Dr. Iftikhar Jan Suleiman, consultant pediatric surgeon and chairman of the Pediatric Surgery Division at SSMC, commented on the surgical procedure adopted and said: “Given that our patient had an especially challenging birth – he was under 28 days old and weighed 1.9 kilograms – our treatment approach had to be extremely intricate. The gap between the two esophageal segments was wide and, usually, a staged repair is performed for these anomalies. We opted for a thoracoscopic single stage procedure instead of making a long surgical incision to the chest wall. The minimally invasive keyhole surgery was successful in repairing the patient’s EA/TEF and allowed us to create a new connection to the esophagus. We are proud of the highly coordinated team effort by the neonatal intensive care team and our highly specialized anesthesiology team, whose expertise with pediatric surgery was essential to the success of this life-saving procedure.”
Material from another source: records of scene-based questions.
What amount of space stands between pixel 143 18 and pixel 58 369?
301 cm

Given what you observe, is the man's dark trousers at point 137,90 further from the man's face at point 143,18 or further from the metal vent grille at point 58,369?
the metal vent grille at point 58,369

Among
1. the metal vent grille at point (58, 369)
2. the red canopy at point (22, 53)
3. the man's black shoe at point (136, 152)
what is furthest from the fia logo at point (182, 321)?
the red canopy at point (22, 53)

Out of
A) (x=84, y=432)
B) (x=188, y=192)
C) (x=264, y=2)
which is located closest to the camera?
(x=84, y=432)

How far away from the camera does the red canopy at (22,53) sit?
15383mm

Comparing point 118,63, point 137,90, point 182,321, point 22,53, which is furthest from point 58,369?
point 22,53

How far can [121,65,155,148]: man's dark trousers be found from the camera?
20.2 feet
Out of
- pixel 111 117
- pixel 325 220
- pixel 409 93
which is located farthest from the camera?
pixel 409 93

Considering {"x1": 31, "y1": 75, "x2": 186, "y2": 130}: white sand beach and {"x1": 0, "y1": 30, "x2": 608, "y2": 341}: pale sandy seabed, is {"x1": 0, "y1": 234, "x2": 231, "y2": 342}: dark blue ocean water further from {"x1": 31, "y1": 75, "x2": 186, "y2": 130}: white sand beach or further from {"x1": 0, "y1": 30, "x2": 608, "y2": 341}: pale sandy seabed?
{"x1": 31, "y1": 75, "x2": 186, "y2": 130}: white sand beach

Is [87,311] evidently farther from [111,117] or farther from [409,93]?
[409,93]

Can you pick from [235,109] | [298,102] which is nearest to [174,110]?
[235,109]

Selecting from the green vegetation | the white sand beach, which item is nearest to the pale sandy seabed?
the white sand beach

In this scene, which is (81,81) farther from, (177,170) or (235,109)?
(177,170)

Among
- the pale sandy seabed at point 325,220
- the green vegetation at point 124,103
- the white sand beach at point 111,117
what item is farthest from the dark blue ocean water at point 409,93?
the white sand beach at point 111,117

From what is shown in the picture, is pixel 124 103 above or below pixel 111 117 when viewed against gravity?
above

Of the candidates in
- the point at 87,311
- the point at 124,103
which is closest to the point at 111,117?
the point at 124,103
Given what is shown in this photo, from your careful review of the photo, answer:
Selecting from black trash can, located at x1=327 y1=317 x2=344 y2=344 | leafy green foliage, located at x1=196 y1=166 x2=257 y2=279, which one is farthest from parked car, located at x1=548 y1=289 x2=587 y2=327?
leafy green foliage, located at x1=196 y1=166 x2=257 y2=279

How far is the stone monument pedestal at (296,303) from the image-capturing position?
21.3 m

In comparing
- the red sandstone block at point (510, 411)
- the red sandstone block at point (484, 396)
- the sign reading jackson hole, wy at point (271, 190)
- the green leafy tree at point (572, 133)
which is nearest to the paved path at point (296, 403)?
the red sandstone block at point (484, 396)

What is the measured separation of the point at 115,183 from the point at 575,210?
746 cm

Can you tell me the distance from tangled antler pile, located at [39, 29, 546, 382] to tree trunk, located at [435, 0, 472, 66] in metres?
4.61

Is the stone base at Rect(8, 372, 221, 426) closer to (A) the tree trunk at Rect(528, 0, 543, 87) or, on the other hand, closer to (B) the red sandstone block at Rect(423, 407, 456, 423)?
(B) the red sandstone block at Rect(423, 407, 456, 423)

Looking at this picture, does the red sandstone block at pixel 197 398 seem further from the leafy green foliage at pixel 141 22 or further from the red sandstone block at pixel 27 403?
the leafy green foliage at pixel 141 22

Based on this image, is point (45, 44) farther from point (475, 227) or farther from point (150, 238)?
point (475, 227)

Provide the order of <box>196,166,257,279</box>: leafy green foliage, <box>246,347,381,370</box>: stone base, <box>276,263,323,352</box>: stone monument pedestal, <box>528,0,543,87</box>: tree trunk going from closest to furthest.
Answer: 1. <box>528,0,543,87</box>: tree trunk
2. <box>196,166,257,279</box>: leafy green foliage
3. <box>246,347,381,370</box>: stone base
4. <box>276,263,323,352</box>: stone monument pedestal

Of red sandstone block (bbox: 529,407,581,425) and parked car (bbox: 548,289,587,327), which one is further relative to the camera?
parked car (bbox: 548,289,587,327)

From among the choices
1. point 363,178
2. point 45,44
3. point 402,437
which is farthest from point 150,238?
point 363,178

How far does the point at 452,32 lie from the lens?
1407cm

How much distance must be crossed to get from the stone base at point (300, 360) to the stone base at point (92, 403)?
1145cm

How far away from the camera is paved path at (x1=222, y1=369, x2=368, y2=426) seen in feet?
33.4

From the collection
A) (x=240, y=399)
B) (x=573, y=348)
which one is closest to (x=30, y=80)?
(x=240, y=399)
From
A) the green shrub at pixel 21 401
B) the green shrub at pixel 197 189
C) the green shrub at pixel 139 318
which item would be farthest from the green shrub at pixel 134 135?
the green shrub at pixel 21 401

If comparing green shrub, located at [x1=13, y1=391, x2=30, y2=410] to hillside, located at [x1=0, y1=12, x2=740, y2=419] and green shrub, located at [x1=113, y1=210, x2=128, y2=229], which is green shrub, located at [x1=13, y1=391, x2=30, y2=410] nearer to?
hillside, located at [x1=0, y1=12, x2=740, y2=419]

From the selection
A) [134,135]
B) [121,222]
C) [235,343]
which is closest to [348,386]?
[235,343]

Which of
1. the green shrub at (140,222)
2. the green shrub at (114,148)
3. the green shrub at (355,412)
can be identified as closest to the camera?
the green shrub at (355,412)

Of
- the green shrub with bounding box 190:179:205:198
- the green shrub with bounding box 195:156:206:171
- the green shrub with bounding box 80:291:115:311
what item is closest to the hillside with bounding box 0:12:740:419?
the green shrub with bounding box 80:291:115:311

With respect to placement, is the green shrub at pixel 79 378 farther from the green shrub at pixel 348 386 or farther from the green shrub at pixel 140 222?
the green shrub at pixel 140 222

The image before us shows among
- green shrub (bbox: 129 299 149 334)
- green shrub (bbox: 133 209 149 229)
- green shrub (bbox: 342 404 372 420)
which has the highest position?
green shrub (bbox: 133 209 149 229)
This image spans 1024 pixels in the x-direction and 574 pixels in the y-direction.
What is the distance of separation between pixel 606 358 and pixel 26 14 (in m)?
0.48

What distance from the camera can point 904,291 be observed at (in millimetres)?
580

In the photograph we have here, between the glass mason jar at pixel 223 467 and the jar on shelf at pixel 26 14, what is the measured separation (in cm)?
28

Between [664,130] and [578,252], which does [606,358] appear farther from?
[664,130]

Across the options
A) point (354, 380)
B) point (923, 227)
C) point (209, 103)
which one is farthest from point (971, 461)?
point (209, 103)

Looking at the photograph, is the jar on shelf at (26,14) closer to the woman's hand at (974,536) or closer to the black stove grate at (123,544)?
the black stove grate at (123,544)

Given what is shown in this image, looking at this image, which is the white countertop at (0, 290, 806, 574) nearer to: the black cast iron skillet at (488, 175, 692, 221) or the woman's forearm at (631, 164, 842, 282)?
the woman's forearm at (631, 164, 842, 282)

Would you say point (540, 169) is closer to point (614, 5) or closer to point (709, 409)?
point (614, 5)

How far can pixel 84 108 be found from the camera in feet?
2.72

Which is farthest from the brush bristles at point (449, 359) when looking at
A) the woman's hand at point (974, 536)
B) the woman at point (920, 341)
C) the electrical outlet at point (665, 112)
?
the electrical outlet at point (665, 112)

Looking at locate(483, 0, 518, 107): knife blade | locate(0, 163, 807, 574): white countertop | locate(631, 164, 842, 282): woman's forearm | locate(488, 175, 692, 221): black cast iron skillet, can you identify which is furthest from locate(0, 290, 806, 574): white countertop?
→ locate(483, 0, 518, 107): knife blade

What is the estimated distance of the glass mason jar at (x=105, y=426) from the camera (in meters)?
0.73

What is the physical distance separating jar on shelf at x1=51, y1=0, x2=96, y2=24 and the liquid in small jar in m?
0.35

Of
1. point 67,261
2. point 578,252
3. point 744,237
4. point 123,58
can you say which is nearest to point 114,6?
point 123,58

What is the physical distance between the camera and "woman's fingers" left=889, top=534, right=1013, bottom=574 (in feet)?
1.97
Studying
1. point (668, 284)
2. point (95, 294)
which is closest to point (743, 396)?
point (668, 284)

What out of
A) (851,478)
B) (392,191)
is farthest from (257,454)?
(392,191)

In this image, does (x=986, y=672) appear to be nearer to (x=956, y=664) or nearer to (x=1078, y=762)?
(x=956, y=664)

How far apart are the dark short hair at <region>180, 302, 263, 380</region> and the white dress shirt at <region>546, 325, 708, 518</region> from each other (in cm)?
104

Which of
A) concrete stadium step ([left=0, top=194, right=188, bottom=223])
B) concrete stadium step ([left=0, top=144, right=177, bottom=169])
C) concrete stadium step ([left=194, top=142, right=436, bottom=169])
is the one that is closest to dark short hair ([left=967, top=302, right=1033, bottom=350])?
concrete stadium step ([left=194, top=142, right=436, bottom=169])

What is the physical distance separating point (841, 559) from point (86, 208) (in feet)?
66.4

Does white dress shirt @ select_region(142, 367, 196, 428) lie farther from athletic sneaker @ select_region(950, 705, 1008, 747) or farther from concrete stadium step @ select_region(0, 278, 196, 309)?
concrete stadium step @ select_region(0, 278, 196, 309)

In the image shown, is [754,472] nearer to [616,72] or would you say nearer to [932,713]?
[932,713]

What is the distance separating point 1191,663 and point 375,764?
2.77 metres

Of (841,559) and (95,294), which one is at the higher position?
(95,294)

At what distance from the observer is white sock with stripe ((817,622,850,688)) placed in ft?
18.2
From an anesthesia perspective, Dr. Tamer Hamed Ibrahim, consultant anesthesiologist and pediatric anesthesia lead at SSMC, said: “The patient also suffered from comorbidities alongside his main condition and his very low weight due to the difficult birth he encountered. Those included an opening between two major blood vessels in the heart, neonatal seizures, hypoglycemia and electrolyte disturbances, which required a meticulous effort from the anesthesia team to manage the patient intraoperatively. Additionally, we set a particular focus and plan on adequately ventilating him and preventing hypothermia and hypoglycemia to keep the patient in optimal condition.”
“I am so happy that our multidisciplinary team approach with this highly advanced surgical procedure helped save this patient’s life and I am so grateful to all the team members who played an integral role in making this happen.”